Examples of High Resolution Data

Both these datasets have several types of questions which you can see in the diagram below:

Questions Distribution


The model used in this paper is a fairly basic VQA model. It is composed of three parts:

A. Feature Extraction

This part is responsible for extracting a feature vector from the inputs. It has two parts:

Visual Part - This part is responsible for extracting the features of the images. For this, the authors use a ResNet 152 pretrained on ImageNet as it avoids the degradation problem by the use of residual mappings of layers. The last fully connected and average pooling layers are replaced with a 1x1 Conv2D layer that outputs 2048 features. These features are then passed through a fully connected layer to get a feature vector of 1200 elements.

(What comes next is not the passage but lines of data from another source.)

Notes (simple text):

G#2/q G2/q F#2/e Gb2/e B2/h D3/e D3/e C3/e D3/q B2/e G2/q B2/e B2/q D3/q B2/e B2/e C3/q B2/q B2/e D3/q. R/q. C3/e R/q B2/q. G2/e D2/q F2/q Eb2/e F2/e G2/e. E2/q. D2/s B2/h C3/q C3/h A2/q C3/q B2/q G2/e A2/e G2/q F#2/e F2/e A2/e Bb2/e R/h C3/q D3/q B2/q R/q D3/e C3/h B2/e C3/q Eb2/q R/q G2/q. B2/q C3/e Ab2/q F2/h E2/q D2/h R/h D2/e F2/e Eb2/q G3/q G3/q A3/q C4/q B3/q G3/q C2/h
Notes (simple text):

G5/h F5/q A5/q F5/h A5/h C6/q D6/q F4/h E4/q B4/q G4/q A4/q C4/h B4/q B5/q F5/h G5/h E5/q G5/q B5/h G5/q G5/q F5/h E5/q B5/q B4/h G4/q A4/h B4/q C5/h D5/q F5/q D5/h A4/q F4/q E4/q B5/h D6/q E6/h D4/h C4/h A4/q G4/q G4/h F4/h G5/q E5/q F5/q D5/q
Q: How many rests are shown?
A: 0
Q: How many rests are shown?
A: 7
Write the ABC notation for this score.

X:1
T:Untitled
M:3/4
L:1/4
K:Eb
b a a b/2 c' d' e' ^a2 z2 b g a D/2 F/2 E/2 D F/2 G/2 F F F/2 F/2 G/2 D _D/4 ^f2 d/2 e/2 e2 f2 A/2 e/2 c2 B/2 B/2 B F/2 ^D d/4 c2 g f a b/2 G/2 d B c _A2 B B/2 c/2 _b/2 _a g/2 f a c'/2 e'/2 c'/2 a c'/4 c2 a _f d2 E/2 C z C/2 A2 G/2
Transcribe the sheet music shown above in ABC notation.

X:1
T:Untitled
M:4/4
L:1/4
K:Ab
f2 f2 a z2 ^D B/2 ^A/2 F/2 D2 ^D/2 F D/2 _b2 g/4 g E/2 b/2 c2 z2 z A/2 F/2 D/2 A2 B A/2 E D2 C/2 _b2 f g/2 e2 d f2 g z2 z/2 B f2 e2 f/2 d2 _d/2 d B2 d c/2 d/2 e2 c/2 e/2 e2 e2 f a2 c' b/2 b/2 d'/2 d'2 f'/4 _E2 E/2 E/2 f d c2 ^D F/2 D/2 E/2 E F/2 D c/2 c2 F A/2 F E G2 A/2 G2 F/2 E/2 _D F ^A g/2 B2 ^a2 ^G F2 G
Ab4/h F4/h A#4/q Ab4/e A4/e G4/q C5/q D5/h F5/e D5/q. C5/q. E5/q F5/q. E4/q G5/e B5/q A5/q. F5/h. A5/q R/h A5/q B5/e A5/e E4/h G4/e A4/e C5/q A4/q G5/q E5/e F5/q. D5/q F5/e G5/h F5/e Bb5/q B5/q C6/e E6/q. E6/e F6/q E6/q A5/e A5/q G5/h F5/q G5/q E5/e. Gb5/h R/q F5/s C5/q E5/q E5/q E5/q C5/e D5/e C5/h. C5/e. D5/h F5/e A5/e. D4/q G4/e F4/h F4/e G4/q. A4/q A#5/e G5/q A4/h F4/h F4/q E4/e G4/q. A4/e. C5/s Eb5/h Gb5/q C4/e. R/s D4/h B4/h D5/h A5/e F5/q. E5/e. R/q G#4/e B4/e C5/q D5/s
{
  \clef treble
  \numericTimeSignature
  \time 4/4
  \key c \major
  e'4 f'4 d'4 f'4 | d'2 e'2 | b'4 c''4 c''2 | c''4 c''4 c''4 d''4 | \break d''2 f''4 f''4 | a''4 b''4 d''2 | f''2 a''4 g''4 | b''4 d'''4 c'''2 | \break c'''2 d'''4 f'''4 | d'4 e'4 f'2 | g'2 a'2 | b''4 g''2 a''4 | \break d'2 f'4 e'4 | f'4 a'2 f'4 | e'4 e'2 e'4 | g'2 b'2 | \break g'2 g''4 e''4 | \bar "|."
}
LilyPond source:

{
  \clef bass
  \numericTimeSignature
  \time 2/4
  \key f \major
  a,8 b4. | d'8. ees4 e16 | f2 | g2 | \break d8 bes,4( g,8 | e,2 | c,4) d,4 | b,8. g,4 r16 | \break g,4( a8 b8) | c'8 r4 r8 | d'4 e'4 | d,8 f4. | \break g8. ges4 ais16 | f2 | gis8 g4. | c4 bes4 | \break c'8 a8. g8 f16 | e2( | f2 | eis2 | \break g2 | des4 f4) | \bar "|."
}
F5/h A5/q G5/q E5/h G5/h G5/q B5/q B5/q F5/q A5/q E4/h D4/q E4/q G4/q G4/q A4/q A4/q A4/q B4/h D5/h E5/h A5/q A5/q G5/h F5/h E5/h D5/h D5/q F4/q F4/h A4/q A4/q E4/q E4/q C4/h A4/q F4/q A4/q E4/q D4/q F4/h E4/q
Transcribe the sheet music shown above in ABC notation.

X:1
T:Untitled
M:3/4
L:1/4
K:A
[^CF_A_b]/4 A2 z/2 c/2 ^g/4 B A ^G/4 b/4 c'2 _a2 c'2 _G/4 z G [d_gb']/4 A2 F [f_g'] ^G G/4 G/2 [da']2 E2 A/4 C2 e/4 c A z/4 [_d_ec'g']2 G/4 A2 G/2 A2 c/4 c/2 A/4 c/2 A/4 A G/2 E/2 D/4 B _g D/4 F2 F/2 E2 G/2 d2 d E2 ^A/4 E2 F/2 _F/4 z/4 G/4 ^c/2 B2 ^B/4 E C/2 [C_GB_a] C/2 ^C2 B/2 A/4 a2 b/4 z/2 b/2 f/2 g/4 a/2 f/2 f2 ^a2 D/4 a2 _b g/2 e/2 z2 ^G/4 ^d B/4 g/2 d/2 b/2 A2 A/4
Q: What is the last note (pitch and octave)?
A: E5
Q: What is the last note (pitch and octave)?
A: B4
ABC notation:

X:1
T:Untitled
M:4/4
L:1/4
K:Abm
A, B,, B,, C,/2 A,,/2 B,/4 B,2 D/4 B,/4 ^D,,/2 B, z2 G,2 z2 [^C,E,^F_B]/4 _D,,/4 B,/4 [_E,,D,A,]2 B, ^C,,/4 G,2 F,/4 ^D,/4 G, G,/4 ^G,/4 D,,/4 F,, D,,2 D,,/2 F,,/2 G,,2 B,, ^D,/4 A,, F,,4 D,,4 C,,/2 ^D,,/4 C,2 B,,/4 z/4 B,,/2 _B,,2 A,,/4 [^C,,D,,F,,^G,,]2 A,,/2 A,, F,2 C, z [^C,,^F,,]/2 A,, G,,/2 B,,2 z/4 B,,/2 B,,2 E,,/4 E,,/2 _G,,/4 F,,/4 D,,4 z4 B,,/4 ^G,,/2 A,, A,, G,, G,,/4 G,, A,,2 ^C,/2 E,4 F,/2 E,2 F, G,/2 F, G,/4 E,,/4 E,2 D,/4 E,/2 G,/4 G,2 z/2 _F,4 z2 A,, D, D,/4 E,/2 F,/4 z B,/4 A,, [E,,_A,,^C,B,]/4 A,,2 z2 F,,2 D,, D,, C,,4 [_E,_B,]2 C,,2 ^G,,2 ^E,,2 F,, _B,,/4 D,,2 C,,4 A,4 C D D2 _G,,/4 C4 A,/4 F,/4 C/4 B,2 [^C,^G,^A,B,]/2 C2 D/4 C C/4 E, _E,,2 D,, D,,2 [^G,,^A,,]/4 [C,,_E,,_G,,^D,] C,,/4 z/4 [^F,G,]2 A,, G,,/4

Language Part - This is responsible for processing the questions. This uses skip-thoughts networks pretrained on the BookCorpus dataset to get the feature embeddings. This is a recurrent neural network that works to predict sentences (words in case of questions) before and after any given sentence to better understand the current sentence. This model takes the tozenized version of questions as input and outputs a vector of 2400 elements which is reduced to 1200 elements using a fully connected layer.

B. Fusion

This step is responsible for merging the two feature vector into one in order to make predictions using both the image and the question. If you noticed both the image and text features are of the same size (1200 elements). These vectore are now activated using a hyperbolic tangent function before combining them using fixed (no learnable parameters) pointwise multiplication. Keeping this function fixed encourages both feature vectors to be comparable with respect to this operation.

C. Prediction

Post fusion, we get a vector of 1200 elements which is now reduced to the output number of answers using a multilayer perceptron with one hidden layer of 256 elements.

VQA Model

Model Architecture


S. Lobry, D. Marcos, J. Murray and D. Tuia, “RSVQA: Visual Question Answering for Remote Sensing Data,” in IEEE Transactions on Geoscience and Remote Sensing, vol. 58, no. 12, pp. 8555-8566, Dec. 2020, doi: 10.1109/TGRS.2020.2988782.